Sendo recomendado, inclusive, o acompanhamento mais rigoroso por pelo menos quatro semanas, janela de menor resposta imune do paciente, a fim de manter a homeostase da glicose e evitar doenças infecciosas oportunistas.
Obesidade
Já a obesidade, ganha progressivamente maior destaque, à medida que o COVID cresce no mundo ocidental. Para se ter uma ideia, dados do serviço de saúde inglês, o NHS, mostram que mais de 70% dos que estão nas UTIs por Covid-19 têm excesso de peso, e quase 40% desses doentes estão na faixa etária abaixo de 60 anos.
E assim como no DM, há múltiplos mecanismos para tal associação que precisamos entender, a fim de otimizar a abordagem desse grupo de risco. Entre os principais temos que:
- O excesso de peso está relacionado à apneia obstrutiva do sono e hipoventilação do paciente obeso, portanto com pior reserva ventilatória e maior fragilidade;
- O acúmulo de gordura visceral promove o aumento da produção de um hormônio chamado leptina, que tem efeito inflamatório, e a diminuição de outro, a adiponectina, que por sua vez, tem efeito anti-inflamatório, consequentemente o que temos é aumento das citocinas, piorando ainda mais a resposta do organismo à infecção do SARS-CoV-2;
- O excesso de adipócitos também gera um ambiente protrombótico, com maior hipóxia celular e apoptose, promovendo a liberação de ácidos graxos na circulação, levando também a uma resposta inflamatória e ativação de vários mecanismos que comprometem a imunidade dos pacientes (bem semelhante ao que ocorre com o DM2);
- Os adipócitos sintetizam ECA2, sendo assim, quanto mais obeso, maior número de adipócitos e maior liberação de ECA2 – como já discutimos, a expressão desta enzima é um dos mecanismos que favorecem a infecção pelo coronavírus;
- Obesos tem maior deficiência de vitamina D e esta vitamina está relacionada com a função imunológica, sendo inclusive recomendado sua suplementação em áreas deficientes;
- Obesos tem maior incidência de DM, portanto, maior risco de todos aqueles fatores já discutidos. Além de maior risco de várias outras comorbidades, principalmente cardiovasculares.
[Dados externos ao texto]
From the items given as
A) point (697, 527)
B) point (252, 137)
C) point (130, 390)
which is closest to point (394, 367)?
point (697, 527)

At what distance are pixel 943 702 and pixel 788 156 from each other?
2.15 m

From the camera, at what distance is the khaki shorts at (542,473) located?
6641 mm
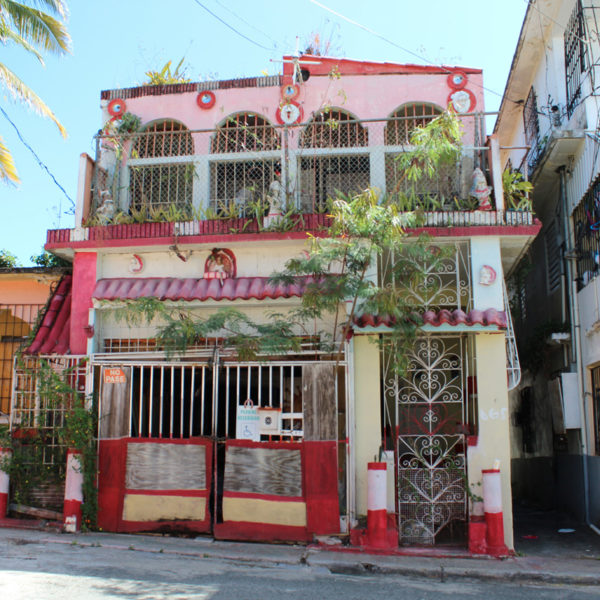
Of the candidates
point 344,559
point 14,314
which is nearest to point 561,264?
point 344,559

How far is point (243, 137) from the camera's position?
11008mm

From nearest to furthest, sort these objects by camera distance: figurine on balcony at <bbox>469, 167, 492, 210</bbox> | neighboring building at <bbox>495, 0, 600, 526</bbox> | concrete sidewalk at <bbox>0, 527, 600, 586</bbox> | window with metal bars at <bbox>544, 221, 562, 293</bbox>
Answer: concrete sidewalk at <bbox>0, 527, 600, 586</bbox>
figurine on balcony at <bbox>469, 167, 492, 210</bbox>
neighboring building at <bbox>495, 0, 600, 526</bbox>
window with metal bars at <bbox>544, 221, 562, 293</bbox>

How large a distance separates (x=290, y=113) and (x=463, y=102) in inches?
110

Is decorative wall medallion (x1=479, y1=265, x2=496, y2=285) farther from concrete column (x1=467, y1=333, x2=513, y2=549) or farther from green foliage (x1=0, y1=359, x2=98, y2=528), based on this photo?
green foliage (x1=0, y1=359, x2=98, y2=528)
Por todos estes motivos é provável que vejamos uma colisão dessas duas epidemias na saúde pública: a obesidade e o COVID-19 interagindo e sobrecarregando ainda mais nosso sistema de saúde.
Então, qual deve ser a abordagem nutricional nos casos graves de COVID-19?
No momento que o paciente interna, a preocupação deve ser o aporte calórico adequado para o paciente crítico, com necessidade de uma dieta com 25-30kcal/kg, sendo 1,5g de proteína por quilo por dia.
Naqueles pacientes com hipoxemia importante pode ser necessário suplementos hiperproteicos, a fim de evitar a sarcopenia e facilitar o desmame da ventilação mecânica, e caso não se alcance o aporte preconizado, é sugerido complementar com dieta enteral, ou até mesmo parenteral.
Não faz sentido restringir calorias, mesmo em um paciente obeso.
Conclusão
Infelizmente, ainda temos muito a aprender com o COVID-19, mas já evoluímos bastante no entendimento dos fatores relacionados e, consequentemente, na identificação dos grupos de risco.
Neste contexto, é fundamental termos em mente que a idade não deve ser fator prioritário nessa definição, mas sim o grau de fragilidade, e como discutido, havendo muita relevância da obesidade e do DM.
Além disso, os novos conhecimentos na fisiopatologia da doença já estão sendo úteis na implementação de medidas de prevenção mais eficazes e nas pesquisas para o desenvolvimento de novos tratamentos, buscando a erradicação da doença.